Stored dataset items

-- Start --

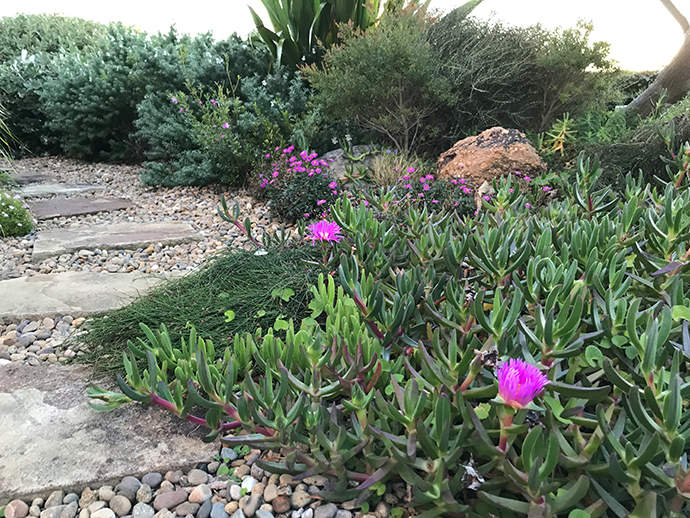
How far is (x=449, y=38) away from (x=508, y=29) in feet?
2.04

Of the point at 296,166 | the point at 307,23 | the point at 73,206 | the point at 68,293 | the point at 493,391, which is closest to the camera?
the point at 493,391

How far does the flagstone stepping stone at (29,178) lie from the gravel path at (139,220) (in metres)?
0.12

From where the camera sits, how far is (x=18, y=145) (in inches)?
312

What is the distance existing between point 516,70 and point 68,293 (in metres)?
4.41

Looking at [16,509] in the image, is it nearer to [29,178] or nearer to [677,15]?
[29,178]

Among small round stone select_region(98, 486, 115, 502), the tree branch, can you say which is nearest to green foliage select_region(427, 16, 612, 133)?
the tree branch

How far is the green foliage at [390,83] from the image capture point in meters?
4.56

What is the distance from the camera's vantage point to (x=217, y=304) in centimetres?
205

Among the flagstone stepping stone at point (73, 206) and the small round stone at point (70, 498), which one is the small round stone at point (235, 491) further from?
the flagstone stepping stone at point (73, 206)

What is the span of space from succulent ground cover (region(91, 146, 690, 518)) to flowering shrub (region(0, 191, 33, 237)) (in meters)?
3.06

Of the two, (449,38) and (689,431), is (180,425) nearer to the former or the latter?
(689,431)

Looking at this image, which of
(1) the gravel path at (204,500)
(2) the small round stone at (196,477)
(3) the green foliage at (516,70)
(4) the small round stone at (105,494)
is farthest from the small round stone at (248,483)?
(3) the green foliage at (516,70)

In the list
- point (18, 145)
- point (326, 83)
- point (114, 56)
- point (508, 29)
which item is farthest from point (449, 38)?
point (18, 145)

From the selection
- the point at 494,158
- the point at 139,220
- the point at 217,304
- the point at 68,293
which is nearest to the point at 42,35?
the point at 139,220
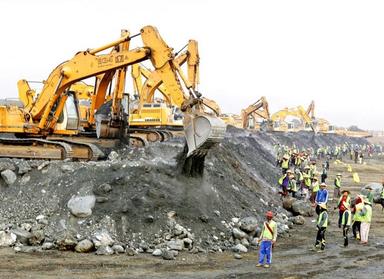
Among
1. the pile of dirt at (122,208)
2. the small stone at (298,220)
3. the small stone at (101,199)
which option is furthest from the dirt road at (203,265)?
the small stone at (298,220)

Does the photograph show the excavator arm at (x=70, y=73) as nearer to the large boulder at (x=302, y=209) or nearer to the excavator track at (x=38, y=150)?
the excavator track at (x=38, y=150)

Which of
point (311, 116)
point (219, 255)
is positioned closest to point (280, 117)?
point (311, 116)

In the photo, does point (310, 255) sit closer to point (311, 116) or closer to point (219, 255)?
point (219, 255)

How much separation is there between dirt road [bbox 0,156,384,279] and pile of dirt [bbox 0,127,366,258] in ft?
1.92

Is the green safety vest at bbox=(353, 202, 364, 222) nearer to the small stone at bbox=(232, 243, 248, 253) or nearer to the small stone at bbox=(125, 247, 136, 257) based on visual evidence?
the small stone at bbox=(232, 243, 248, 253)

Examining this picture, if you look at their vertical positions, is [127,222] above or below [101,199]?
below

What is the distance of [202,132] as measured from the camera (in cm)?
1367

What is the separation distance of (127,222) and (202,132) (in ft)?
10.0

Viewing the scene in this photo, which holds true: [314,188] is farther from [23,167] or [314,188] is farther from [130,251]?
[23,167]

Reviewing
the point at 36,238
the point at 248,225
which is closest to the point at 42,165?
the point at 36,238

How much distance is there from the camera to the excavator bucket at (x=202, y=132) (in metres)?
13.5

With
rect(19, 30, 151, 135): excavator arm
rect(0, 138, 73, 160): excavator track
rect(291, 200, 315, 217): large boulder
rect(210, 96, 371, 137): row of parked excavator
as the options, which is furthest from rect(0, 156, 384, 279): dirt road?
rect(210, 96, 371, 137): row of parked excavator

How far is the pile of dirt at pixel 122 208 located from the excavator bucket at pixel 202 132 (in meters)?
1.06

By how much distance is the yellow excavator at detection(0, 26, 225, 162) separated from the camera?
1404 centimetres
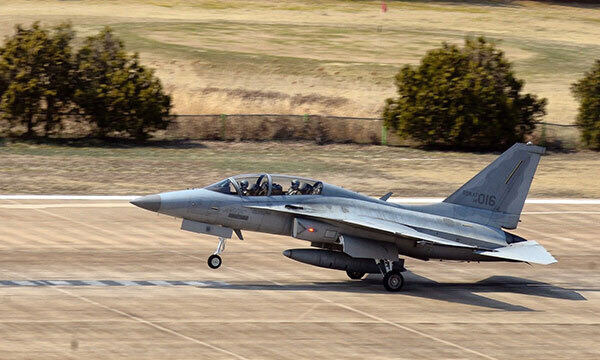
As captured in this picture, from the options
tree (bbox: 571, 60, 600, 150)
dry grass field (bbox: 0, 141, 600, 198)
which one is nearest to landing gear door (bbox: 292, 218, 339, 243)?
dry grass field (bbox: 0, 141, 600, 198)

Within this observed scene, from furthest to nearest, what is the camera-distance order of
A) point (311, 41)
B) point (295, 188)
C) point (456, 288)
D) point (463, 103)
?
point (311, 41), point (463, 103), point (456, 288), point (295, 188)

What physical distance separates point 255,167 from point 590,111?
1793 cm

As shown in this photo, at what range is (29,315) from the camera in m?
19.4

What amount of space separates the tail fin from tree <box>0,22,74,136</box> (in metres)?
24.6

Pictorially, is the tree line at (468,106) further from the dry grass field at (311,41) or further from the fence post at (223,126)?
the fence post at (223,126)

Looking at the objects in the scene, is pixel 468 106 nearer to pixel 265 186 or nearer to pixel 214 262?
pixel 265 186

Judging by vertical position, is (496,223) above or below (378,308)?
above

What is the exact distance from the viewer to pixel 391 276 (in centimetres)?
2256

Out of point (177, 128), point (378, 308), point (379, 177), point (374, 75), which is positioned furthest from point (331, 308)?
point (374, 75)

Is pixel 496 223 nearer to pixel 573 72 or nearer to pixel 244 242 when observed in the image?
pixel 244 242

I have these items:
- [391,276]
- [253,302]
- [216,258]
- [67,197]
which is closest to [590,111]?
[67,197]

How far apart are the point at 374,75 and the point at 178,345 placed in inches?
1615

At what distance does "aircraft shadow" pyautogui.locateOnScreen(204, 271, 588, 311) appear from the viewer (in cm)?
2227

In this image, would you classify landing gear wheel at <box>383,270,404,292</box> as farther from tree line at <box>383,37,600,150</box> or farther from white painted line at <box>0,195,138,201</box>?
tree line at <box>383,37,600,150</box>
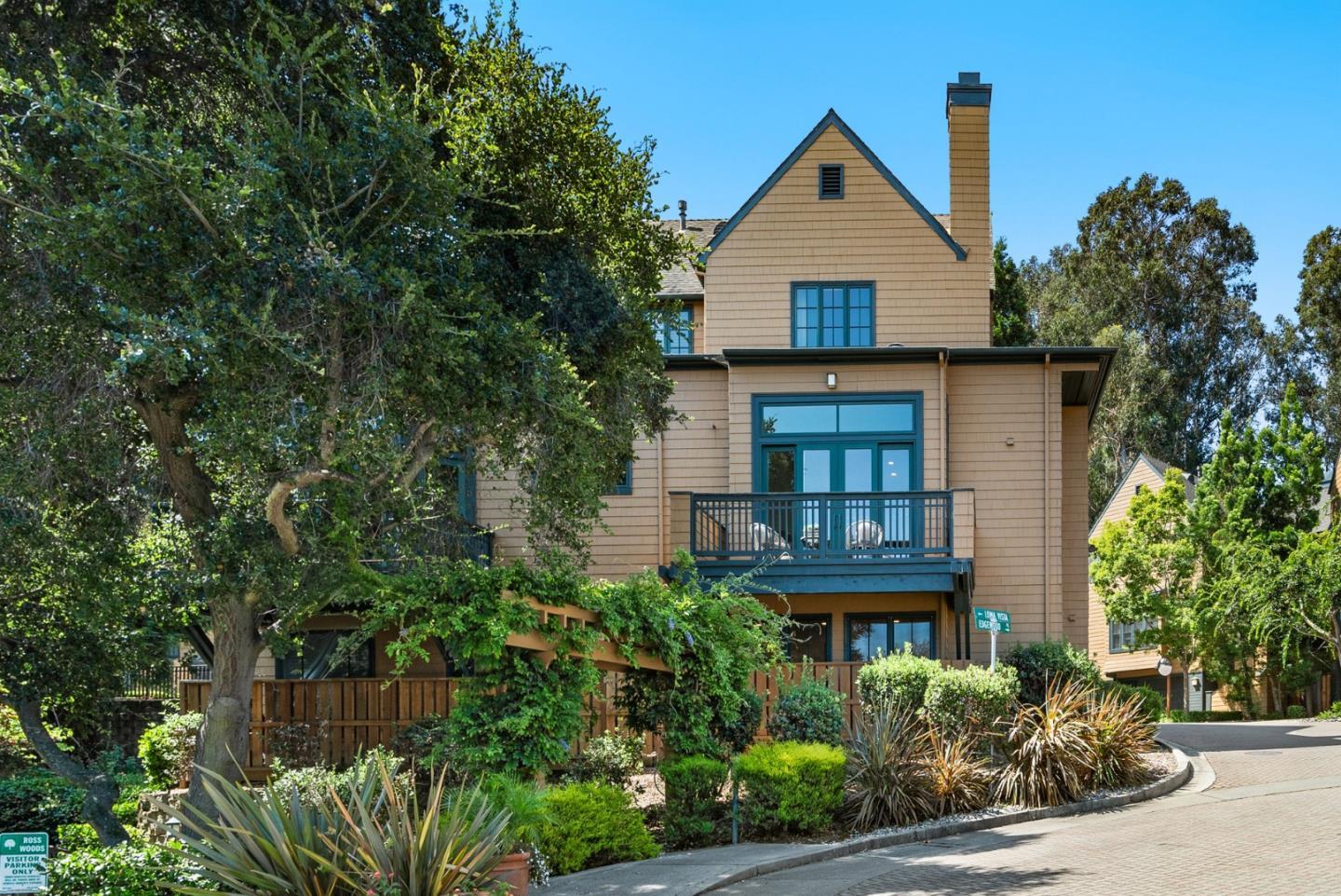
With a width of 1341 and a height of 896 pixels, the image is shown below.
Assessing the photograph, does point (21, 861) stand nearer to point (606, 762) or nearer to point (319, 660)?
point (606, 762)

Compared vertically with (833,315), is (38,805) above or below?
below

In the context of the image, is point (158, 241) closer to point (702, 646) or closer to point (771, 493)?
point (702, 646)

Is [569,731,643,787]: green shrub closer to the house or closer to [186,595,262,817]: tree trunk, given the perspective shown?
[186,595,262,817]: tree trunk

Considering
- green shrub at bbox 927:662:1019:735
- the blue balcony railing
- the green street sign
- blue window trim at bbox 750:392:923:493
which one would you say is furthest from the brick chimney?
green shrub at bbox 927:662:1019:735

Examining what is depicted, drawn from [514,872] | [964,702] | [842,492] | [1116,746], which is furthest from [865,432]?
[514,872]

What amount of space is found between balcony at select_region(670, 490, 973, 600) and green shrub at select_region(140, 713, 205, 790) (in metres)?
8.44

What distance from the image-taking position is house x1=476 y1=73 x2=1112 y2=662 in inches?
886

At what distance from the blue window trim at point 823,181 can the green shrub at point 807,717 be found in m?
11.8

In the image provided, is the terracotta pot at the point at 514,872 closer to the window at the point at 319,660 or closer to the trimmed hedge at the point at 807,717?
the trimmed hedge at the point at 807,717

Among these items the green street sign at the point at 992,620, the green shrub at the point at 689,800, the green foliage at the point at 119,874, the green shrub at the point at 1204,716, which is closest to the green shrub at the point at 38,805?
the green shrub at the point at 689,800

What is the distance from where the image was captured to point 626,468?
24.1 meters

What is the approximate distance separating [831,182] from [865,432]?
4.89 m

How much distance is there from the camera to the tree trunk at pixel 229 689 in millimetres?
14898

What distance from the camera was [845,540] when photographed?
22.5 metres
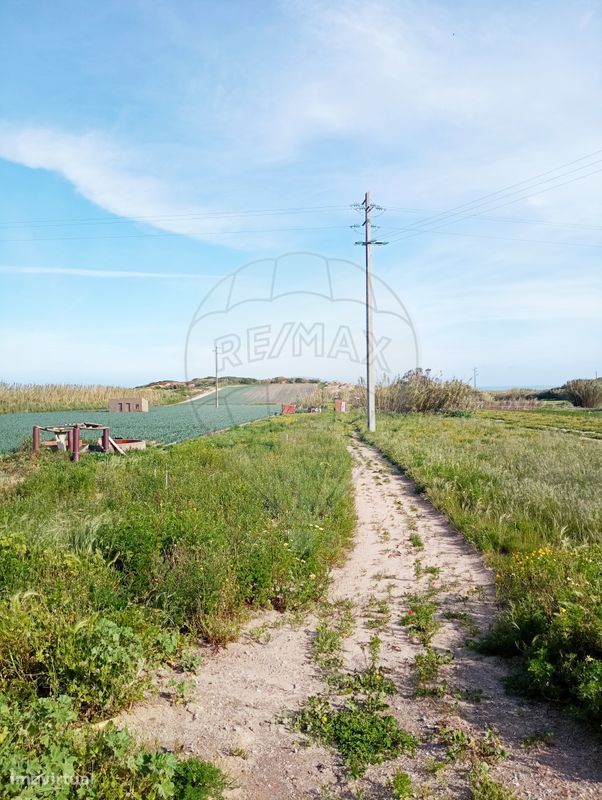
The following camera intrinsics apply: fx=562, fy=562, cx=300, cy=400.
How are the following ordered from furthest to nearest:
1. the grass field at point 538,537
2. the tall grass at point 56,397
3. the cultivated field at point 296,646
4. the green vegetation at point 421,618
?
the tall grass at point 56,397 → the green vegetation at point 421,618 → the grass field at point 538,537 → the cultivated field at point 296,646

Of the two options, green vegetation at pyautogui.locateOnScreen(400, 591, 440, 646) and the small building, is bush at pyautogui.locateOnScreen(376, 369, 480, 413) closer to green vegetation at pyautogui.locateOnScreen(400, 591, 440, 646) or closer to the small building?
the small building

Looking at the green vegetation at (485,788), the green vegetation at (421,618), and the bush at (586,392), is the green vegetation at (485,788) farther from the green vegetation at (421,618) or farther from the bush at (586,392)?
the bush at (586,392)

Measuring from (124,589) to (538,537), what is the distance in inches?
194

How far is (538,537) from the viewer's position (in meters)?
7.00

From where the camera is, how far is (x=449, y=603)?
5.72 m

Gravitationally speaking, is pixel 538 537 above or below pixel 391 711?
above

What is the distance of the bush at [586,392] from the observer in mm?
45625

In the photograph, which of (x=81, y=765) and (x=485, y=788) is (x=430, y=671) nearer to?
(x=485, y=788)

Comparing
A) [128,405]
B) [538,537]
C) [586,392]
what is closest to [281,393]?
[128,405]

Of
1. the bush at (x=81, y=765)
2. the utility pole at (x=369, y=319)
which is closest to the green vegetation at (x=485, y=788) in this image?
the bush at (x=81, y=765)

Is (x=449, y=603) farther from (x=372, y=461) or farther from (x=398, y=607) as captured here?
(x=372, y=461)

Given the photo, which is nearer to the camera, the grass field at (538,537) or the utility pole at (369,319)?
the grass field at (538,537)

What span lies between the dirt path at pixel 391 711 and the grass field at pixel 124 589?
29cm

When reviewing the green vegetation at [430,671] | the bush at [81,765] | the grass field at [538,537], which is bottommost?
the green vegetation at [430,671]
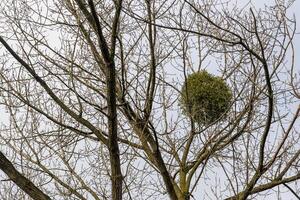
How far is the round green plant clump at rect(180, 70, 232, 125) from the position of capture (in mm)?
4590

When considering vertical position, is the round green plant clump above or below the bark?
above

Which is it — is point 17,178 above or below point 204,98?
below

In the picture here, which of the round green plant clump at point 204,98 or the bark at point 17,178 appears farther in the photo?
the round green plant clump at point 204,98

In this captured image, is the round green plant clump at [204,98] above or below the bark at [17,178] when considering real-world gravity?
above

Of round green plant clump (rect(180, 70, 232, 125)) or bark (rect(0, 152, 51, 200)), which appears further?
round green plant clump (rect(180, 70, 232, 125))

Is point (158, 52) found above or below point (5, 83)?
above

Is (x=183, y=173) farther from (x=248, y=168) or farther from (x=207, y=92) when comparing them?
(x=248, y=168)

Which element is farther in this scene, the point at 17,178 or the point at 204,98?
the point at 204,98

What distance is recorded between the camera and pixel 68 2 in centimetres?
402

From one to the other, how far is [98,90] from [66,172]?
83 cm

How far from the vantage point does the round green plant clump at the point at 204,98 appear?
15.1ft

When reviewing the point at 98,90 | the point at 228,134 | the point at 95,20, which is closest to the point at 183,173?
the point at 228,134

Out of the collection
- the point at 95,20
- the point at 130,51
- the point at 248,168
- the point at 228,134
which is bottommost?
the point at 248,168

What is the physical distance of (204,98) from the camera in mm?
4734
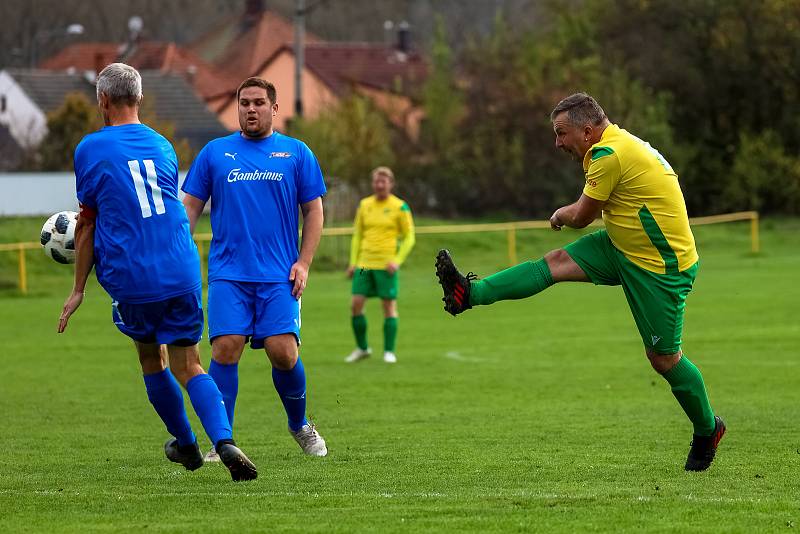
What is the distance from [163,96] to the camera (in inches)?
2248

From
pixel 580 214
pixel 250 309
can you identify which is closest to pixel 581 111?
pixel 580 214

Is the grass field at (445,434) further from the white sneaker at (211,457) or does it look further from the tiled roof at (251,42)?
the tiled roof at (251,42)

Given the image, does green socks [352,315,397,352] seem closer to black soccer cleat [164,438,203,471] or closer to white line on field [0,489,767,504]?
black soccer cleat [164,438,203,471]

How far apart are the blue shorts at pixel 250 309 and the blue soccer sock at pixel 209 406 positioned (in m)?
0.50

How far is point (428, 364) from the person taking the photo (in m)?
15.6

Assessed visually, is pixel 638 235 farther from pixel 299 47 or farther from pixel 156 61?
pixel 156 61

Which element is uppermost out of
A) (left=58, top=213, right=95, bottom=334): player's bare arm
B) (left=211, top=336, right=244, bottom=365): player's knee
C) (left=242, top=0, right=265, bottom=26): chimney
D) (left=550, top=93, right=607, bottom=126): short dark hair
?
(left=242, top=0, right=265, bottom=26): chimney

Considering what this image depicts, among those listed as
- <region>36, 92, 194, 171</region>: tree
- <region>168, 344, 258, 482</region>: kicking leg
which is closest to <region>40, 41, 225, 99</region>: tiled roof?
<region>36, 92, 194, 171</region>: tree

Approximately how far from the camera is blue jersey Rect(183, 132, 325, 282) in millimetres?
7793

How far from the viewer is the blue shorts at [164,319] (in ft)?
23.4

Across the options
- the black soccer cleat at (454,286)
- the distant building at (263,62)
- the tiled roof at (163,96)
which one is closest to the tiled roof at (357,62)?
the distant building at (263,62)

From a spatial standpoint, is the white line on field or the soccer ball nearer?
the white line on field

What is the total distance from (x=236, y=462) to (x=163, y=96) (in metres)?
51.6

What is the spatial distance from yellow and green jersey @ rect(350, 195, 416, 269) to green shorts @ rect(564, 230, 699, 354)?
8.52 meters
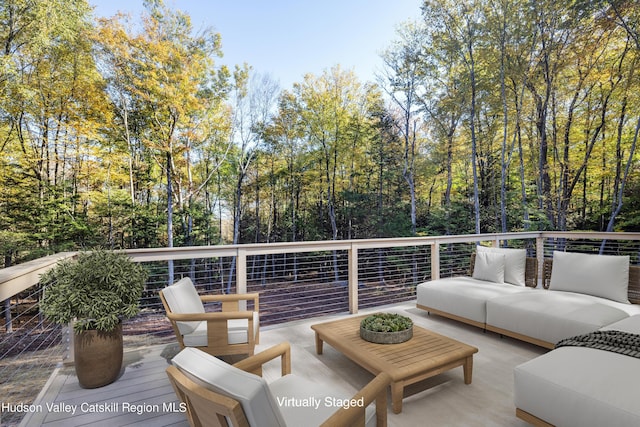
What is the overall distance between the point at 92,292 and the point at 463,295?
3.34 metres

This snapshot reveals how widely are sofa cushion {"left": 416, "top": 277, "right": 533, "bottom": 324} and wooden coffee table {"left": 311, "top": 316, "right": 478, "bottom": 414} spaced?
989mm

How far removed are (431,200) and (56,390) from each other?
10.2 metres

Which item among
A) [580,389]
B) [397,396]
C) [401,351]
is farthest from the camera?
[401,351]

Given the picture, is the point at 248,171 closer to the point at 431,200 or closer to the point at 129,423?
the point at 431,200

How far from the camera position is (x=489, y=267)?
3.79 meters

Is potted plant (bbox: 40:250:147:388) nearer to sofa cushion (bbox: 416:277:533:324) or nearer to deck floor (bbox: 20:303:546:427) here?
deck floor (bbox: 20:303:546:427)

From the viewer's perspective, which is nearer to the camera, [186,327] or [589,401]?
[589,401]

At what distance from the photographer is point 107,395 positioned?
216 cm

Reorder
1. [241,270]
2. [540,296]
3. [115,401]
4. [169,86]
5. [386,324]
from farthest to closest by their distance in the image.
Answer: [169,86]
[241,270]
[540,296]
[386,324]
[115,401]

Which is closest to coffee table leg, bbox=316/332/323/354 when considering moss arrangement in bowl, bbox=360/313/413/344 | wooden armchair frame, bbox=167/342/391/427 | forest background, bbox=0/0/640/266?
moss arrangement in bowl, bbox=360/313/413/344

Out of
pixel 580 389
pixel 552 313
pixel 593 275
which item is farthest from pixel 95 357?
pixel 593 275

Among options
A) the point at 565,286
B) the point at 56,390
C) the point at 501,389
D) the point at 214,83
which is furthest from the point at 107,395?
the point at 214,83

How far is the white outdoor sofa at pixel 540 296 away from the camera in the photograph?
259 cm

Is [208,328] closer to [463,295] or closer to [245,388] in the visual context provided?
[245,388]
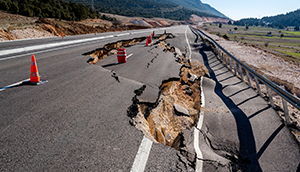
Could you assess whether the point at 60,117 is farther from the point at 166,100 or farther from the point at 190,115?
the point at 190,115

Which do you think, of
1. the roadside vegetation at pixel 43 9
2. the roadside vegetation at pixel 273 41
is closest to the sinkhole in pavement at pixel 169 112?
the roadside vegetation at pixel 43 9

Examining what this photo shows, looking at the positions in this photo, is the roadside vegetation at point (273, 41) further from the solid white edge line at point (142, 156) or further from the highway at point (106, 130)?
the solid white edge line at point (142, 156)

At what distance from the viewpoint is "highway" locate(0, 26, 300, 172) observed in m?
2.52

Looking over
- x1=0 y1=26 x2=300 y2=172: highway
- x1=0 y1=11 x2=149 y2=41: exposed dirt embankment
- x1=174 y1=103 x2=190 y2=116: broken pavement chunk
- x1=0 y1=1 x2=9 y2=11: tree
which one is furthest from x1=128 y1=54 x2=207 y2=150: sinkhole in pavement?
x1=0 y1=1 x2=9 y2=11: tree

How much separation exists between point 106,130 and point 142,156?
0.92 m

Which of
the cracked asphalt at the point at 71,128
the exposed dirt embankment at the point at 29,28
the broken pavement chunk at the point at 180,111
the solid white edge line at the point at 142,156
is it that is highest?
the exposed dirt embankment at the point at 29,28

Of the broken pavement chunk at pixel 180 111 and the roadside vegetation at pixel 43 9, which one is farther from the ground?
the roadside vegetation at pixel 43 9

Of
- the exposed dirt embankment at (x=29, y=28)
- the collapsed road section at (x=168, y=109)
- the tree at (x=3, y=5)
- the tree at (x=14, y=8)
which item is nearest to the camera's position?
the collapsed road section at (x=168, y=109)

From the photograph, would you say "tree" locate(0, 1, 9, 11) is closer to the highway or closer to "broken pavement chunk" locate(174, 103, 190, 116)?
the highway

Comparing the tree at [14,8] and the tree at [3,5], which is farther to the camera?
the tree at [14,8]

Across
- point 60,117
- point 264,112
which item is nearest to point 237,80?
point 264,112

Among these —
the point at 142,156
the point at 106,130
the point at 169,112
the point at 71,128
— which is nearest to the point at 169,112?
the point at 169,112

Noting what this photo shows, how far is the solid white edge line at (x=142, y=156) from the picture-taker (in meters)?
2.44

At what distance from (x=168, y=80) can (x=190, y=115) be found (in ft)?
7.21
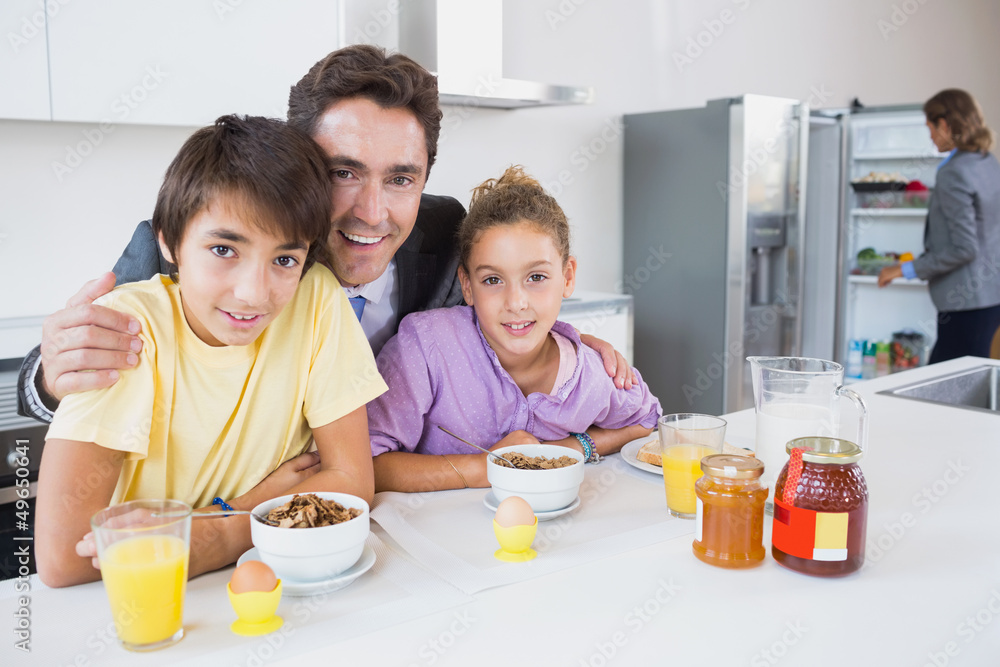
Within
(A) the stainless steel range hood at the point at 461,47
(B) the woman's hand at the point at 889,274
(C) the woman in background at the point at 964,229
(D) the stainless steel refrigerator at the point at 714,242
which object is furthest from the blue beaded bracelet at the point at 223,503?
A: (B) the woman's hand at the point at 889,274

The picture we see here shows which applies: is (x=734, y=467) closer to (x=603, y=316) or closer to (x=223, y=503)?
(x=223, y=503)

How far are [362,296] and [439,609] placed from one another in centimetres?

-- End --

## [EXERCISE]
Pull out every line above that contains the word "embankment", treating uppercase and lowercase as different.

## [THE REPLY]
- x1=0 y1=11 x2=149 y2=41: exposed dirt embankment
the exposed dirt embankment at the point at 29,28
the exposed dirt embankment at the point at 29,28
- the exposed dirt embankment at (x=29, y=28)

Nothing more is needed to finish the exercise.